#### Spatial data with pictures
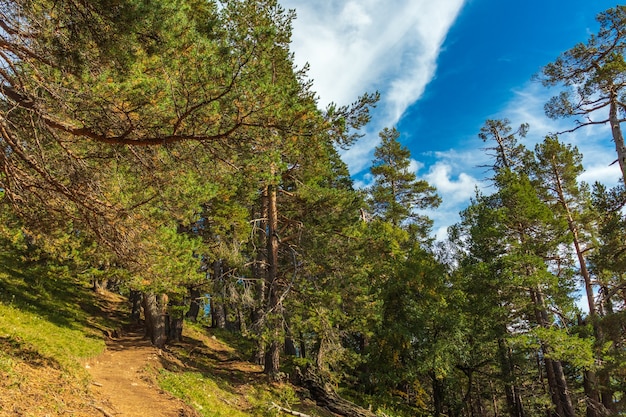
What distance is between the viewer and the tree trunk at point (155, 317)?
52.9ft

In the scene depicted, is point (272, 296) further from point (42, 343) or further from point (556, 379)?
point (556, 379)

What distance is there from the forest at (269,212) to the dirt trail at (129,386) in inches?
95.7

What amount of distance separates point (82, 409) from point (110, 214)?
4.02m

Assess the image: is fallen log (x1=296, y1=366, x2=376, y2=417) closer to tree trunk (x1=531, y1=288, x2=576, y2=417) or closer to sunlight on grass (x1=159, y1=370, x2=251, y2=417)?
sunlight on grass (x1=159, y1=370, x2=251, y2=417)

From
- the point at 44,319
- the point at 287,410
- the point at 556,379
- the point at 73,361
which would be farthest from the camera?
the point at 556,379

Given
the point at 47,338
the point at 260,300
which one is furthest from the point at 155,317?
the point at 260,300

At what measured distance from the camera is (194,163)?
7.70 meters

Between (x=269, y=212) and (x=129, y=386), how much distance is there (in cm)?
894

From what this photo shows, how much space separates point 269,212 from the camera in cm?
1731

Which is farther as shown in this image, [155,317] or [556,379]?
[556,379]

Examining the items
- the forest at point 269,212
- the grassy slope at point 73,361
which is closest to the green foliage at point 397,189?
the forest at point 269,212

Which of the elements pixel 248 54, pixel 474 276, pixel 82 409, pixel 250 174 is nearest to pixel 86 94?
pixel 248 54

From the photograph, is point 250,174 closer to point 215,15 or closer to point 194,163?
point 194,163

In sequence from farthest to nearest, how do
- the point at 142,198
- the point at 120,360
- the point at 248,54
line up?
the point at 120,360 < the point at 142,198 < the point at 248,54
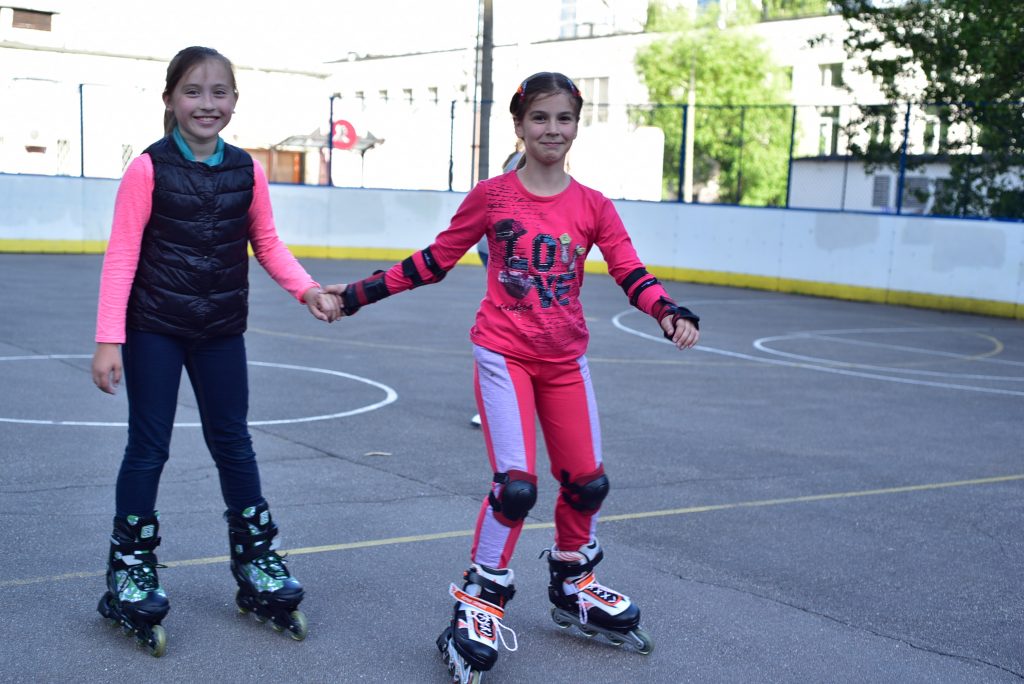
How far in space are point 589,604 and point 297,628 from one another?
99cm

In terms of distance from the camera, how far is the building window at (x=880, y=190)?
883 inches

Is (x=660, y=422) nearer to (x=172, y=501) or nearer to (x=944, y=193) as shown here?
(x=172, y=501)

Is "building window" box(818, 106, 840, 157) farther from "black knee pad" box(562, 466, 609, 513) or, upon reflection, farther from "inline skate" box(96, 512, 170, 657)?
"inline skate" box(96, 512, 170, 657)

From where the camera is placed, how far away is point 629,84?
63.2 meters

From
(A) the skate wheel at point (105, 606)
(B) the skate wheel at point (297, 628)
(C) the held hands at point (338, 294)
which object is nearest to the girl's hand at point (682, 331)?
(C) the held hands at point (338, 294)

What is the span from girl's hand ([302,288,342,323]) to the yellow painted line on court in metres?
1.29

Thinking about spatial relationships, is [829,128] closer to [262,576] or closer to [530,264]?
[530,264]

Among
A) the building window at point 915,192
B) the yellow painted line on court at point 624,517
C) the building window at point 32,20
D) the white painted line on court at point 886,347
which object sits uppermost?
the building window at point 32,20

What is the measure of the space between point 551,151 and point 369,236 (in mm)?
20706

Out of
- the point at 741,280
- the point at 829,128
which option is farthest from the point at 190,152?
the point at 829,128

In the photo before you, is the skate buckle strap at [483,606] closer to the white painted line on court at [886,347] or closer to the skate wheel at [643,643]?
the skate wheel at [643,643]

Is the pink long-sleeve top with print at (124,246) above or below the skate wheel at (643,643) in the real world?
above

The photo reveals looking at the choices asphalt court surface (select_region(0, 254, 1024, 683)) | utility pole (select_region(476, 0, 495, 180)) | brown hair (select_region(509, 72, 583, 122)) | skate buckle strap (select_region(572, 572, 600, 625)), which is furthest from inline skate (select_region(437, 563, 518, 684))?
utility pole (select_region(476, 0, 495, 180))

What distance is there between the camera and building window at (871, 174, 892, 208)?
73.6 ft
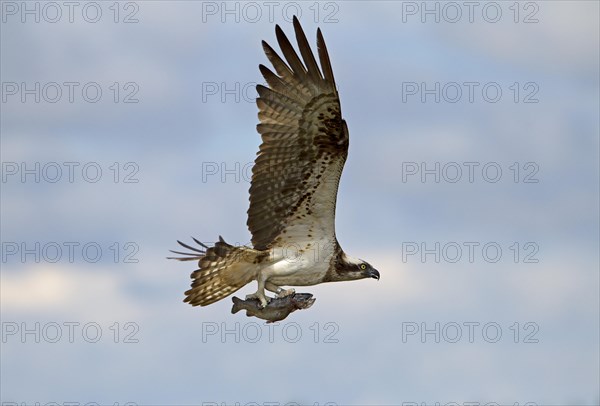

#### WHAT IS BEING ASKED
Convert the entire listing above into a JSON list of strings, with one string for each line and blank lines omitted. Leave the pictures out.

#### COMPLETE OUTPUT
[
  "What distance is between the viewer and the tree trunk at point (155, 317)?",
  "52.9ft",
  "In the scene depicted, is point (272, 296) further from point (42, 343) or further from point (556, 379)?",
  "point (556, 379)",
  "What distance is there from the forest at (269,212) to the dirt trail at (129,386) in inches?",
  "95.7",
  "What amount of distance separates point (82, 409) from point (110, 214)?",
  "4.02m",
  "Assess the image: is fallen log (x1=296, y1=366, x2=376, y2=417) closer to tree trunk (x1=531, y1=288, x2=576, y2=417) or closer to sunlight on grass (x1=159, y1=370, x2=251, y2=417)?",
  "sunlight on grass (x1=159, y1=370, x2=251, y2=417)",
  "From",
  "- the point at 44,319",
  "- the point at 287,410",
  "- the point at 556,379",
  "- the point at 73,361",
  "which would be farthest from the camera?",
  "the point at 556,379",
  "Given",
  "the point at 47,338",
  "the point at 260,300",
  "which one is furthest from the point at 155,317?",
  "the point at 260,300",
  "At what measured distance from the camera is (194,163)?",
  "7.70 meters",
  "Between (x=269, y=212) and (x=129, y=386), how much distance is there (in cm)?",
  "894",
  "From what this photo shows, how much space separates point 269,212 from the camera in cm?",
  "1731",
  "Which is farther as shown in this image, [155,317] or [556,379]?",
  "[556,379]",
  "Examining the items",
  "- the forest at point 269,212",
  "- the grassy slope at point 73,361",
  "which is closest to the green foliage at point 397,189?",
  "the forest at point 269,212",
  "Which of the elements pixel 248 54, pixel 474 276, pixel 82 409, pixel 250 174 is nearest to pixel 86 94?",
  "pixel 248 54",
  "From the photograph, is point 250,174 closer to point 215,15 or closer to point 194,163?",
  "point 194,163",
  "In sequence from farthest to nearest, how do",
  "- the point at 142,198",
  "- the point at 120,360",
  "- the point at 248,54",
  "line up?",
  "the point at 120,360 < the point at 142,198 < the point at 248,54",
  "How far in space are point 589,604 and point 297,628 from one another?",
  "99cm",
  "In terms of distance from the camera, how far is the building window at (x=880, y=190)?",
  "883 inches",
  "Is (x=660, y=422) nearer to (x=172, y=501) or nearer to (x=944, y=193) as shown here?",
  "(x=172, y=501)",
  "Is \"building window\" box(818, 106, 840, 157) farther from \"black knee pad\" box(562, 466, 609, 513) or, upon reflection, farther from \"inline skate\" box(96, 512, 170, 657)?",
  "\"inline skate\" box(96, 512, 170, 657)",
  "From where the camera is placed, how far away is point 629,84?",
  "63.2 meters",
  "From",
  "(A) the skate wheel at point (105, 606)",
  "(B) the skate wheel at point (297, 628)",
  "(C) the held hands at point (338, 294)",
  "which object is nearest to the girl's hand at point (682, 331)?",
  "(C) the held hands at point (338, 294)",
  "What is the span from girl's hand ([302,288,342,323]) to the yellow painted line on court in metres?",
  "1.29",
  "Thinking about spatial relationships, is [829,128] closer to [262,576] or closer to [530,264]?",
  "[530,264]",
  "Among",
  "A) the building window at point 915,192",
  "B) the yellow painted line on court at point 624,517",
  "C) the building window at point 32,20",
  "D) the white painted line on court at point 886,347",
  "which object sits uppermost?",
  "the building window at point 32,20",
  "What is the measure of the space between point 551,151 and point 369,236 (in mm)?",
  "20706",
  "Out of",
  "- the point at 741,280",
  "- the point at 829,128",
  "which option is farthest from the point at 190,152?",
  "the point at 829,128",
  "In the photo before you, is the skate buckle strap at [483,606] closer to the white painted line on court at [886,347] or closer to the skate wheel at [643,643]?",
  "the skate wheel at [643,643]",
  "Is the pink long-sleeve top with print at (124,246) above or below the skate wheel at (643,643) in the real world?",
  "above",
  "The photo reveals looking at the choices asphalt court surface (select_region(0, 254, 1024, 683)) | utility pole (select_region(476, 0, 495, 180)) | brown hair (select_region(509, 72, 583, 122)) | skate buckle strap (select_region(572, 572, 600, 625)), which is furthest from inline skate (select_region(437, 563, 518, 684))?",
  "utility pole (select_region(476, 0, 495, 180))",
  "What distance is there between the camera and building window at (871, 174, 892, 208)?",
  "73.6 ft"
]